Pour lui, la priorité est de numériser, structurer et centraliser les données existantes avant de déployer des modèles sophistiqués.
L’utilisation de l’IA comporte néanmoins des risques, notamment celui des faux positifs. « Un faux positif, c’est un sinistre légitime signalé à tort comme frauduleux. Cela peut blesser les assurés, dégrader la confiance et exposer les compagnies à des risques juridiques », explique l’expert.
Les causes sont multiples : données insuffisantes, manque de contexte, changements de modèles, ou qualité médiocre des informations d’entraînement. D’où la nécessité, selon lui, d’un encadrement éthique strict. Parmi les garde-fous indispensables, il cite la transparence et l’explicabilité des décisions algorithmiques, l’équité et la non-discrimination, la protection des données personnelles et la responsabilité humaine dans la prise de décision.
« L’IA doit assister l’humain, pas le remplacer. La décision finale doit toujours pouvoir être contestée et validée par un professionnel », insiste-t-il. Pour Dr Ouédraogo Boukary, il ne faut pas se voiler la face, car une véritable course technologique est engagée entre fraudeurs et assureurs.
Image illustrative générée par l’Intelligence Artificielle, montrant le contraste entre les méthodes de fraudes traditionnelles et celles sophistiquées.

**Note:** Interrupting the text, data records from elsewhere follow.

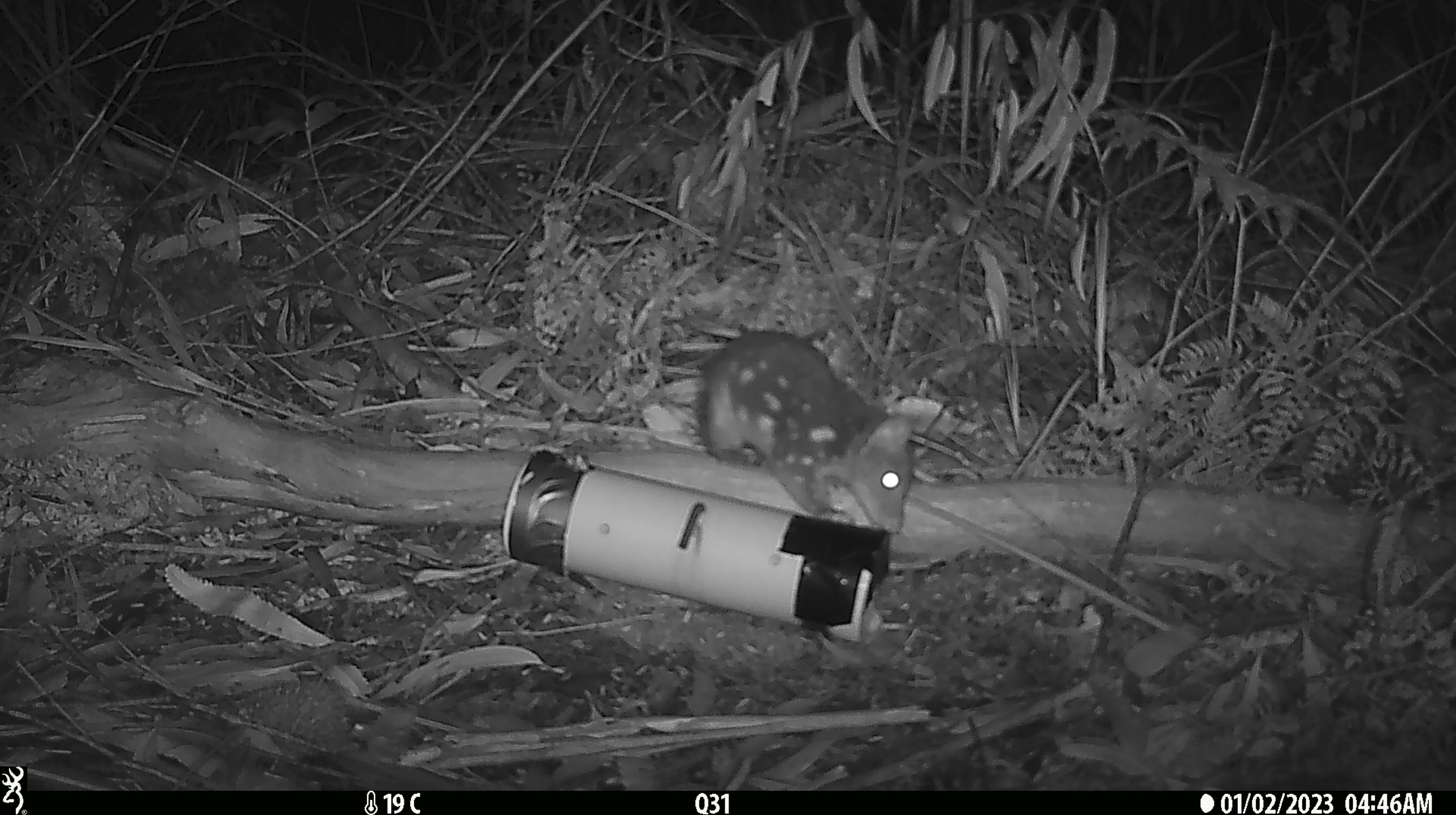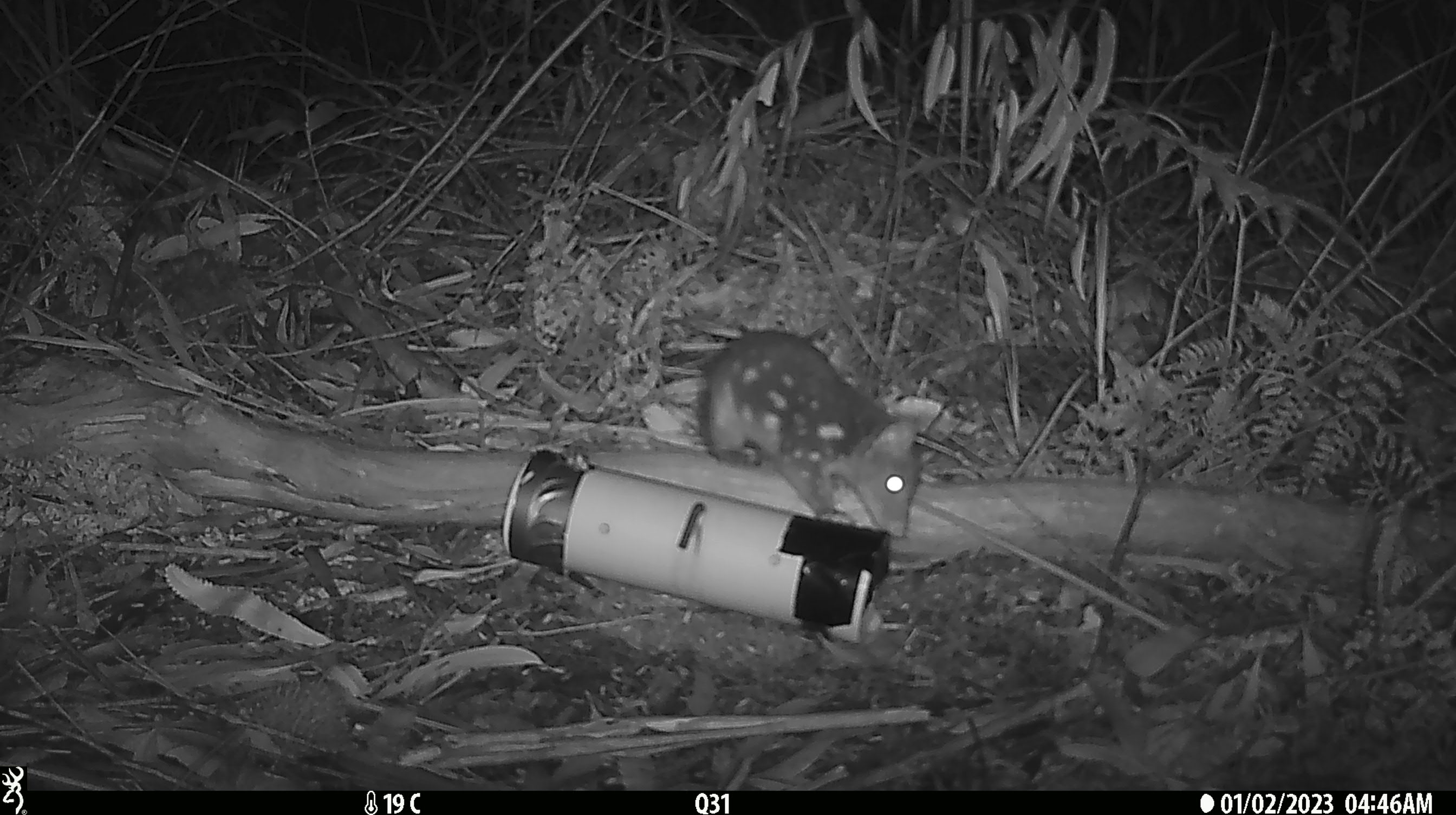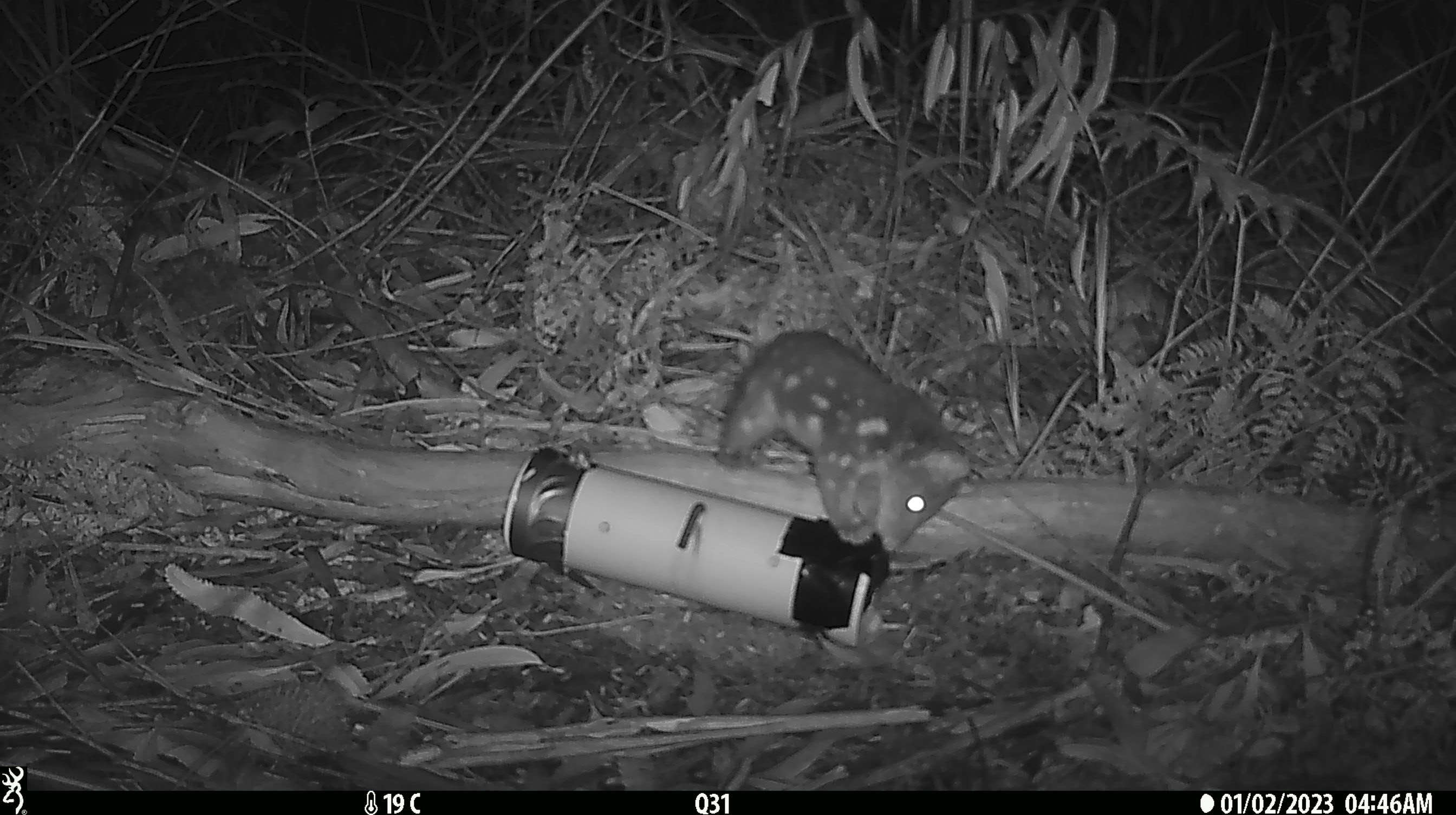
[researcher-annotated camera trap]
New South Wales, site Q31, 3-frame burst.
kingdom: Animalia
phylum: Chordata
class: Mammalia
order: Dasyuromorphia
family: Dasyuridae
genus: Dasyurus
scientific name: Dasyurus maculatus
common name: spotted-tailed quoll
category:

« Les fraudeurs utilisent l’IA pour frauder, les assureurs doivent l'utiliser pour détecter la fraude. On peut dire que c’est l’IA qui combat l’IA », résume-t-il. Cette course suppose des investissements conséquents, mais réalistes.
Selon lui, des solutions cloud adaptées, combinées à des infrastructures locales sécurisées, peuvent permettre une montée en puissance progressive, à condition de garantir la souveraineté et la confidentialité des données. « Ceux qui sauront utiliser l’IA remplaceront ceux qui ne l’utilisent pas. Mais sans gouvernance, sans éthique et sans compétences humaines, l’IA peut devenir contre-productive », conclut-il.